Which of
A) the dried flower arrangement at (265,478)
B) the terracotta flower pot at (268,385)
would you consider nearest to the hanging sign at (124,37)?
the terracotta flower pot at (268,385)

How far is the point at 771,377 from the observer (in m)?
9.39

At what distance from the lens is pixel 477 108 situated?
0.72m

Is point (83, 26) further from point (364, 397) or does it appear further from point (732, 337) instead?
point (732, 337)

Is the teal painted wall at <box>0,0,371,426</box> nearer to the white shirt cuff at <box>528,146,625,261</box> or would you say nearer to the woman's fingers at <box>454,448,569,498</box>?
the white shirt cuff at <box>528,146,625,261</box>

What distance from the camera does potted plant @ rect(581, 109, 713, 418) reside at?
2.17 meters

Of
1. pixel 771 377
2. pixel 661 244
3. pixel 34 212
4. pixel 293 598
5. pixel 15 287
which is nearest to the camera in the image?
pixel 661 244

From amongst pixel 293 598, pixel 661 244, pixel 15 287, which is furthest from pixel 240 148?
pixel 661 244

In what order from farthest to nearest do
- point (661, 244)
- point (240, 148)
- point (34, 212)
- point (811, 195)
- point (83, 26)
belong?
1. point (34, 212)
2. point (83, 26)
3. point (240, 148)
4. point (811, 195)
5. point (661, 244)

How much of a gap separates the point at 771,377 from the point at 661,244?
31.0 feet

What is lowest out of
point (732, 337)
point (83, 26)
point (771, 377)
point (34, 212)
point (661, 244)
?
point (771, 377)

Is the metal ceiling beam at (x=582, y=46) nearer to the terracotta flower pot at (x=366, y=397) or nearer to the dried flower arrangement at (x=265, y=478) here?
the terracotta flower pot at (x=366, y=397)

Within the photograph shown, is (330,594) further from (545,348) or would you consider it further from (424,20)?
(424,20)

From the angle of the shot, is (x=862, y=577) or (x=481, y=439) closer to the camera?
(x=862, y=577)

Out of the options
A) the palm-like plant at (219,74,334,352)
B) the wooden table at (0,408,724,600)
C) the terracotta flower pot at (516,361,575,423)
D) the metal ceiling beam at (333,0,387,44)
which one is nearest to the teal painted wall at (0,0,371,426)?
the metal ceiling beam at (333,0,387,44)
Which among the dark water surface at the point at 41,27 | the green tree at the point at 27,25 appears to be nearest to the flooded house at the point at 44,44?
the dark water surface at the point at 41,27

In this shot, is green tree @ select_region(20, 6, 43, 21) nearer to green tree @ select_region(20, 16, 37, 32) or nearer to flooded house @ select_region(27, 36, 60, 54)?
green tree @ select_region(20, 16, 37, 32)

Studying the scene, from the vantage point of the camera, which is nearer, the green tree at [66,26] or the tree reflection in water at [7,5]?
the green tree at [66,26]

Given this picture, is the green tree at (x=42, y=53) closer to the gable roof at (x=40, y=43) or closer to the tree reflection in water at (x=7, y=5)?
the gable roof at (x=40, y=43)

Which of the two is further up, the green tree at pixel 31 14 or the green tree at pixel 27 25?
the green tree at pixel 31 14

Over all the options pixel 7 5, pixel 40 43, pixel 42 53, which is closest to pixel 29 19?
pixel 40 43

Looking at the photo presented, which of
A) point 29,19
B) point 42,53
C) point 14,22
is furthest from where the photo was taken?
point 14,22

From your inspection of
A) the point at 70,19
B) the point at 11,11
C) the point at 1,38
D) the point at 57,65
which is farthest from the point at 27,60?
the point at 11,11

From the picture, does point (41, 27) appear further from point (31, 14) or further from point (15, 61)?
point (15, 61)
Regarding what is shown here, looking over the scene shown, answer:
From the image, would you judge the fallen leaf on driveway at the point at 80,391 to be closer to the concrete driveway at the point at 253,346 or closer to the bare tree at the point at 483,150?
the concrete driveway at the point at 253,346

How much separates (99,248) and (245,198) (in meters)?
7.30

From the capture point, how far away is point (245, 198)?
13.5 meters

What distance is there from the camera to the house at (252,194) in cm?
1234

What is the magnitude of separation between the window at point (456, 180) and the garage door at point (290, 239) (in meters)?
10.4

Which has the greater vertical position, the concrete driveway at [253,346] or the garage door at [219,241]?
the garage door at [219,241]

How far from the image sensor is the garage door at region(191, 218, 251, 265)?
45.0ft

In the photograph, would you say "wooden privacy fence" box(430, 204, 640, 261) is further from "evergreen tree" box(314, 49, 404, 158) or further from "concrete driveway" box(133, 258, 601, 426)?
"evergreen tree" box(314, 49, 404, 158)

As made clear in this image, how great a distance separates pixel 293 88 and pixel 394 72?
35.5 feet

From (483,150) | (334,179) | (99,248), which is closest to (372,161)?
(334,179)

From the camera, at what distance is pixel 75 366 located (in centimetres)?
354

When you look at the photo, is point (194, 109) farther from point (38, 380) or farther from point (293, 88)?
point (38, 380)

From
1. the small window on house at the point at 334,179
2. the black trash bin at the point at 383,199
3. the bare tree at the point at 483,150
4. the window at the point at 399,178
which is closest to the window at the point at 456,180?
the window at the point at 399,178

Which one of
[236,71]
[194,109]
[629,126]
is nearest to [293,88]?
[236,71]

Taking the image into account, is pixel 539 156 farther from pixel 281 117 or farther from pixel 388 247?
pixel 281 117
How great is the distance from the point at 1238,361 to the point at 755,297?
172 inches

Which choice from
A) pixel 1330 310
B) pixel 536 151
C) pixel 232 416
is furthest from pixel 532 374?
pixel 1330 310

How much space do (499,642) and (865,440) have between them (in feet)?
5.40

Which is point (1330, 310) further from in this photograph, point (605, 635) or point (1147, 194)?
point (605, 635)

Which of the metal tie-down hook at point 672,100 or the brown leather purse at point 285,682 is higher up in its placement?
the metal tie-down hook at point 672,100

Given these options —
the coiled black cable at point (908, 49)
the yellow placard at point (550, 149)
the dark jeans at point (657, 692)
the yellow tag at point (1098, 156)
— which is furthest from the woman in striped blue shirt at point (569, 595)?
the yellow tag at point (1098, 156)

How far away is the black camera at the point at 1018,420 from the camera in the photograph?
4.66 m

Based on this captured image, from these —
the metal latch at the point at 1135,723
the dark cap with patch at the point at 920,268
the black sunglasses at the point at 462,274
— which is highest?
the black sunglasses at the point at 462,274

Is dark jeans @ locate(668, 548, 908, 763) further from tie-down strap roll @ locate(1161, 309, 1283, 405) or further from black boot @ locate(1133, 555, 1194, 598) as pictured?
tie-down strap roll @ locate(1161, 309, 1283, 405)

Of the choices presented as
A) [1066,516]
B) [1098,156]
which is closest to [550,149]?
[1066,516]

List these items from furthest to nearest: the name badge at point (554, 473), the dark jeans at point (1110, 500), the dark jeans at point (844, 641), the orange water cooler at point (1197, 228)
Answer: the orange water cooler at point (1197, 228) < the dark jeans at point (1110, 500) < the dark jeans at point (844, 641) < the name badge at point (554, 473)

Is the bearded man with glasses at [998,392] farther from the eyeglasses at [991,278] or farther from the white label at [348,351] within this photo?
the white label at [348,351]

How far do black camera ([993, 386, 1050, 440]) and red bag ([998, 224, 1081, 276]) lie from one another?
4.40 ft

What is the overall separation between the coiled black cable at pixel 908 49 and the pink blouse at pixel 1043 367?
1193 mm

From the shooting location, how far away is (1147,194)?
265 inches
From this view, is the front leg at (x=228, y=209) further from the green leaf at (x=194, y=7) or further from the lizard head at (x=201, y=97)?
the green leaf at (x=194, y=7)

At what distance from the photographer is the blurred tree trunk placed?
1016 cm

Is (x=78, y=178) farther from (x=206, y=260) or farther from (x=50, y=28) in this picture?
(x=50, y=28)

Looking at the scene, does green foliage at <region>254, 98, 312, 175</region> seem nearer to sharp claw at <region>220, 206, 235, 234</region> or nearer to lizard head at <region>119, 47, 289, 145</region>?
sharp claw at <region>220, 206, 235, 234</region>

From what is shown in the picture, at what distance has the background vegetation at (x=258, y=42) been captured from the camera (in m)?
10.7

===

◆ Given problem
Repeat exactly, and only, the lines from the line with "From the shooting" through the end of the listing above, both ends included.

◆ The completed task
From the shooting location, how far away is (1147,194)?
265 inches
From this view, is the front leg at (x=228, y=209) further from the green leaf at (x=194, y=7) or further from the lizard head at (x=201, y=97)?
the green leaf at (x=194, y=7)

At what distance from the photographer is the blurred tree trunk placed?
1016 cm

Is (x=78, y=178) farther from (x=206, y=260) or farther from (x=50, y=28) in this picture?
(x=50, y=28)

Looking at the scene, does green foliage at <region>254, 98, 312, 175</region> seem nearer to sharp claw at <region>220, 206, 235, 234</region> or nearer to lizard head at <region>119, 47, 289, 145</region>?
sharp claw at <region>220, 206, 235, 234</region>

From what is shown in the picture, at what distance has the background vegetation at (x=258, y=42) been captured from the camera (in m)?
10.7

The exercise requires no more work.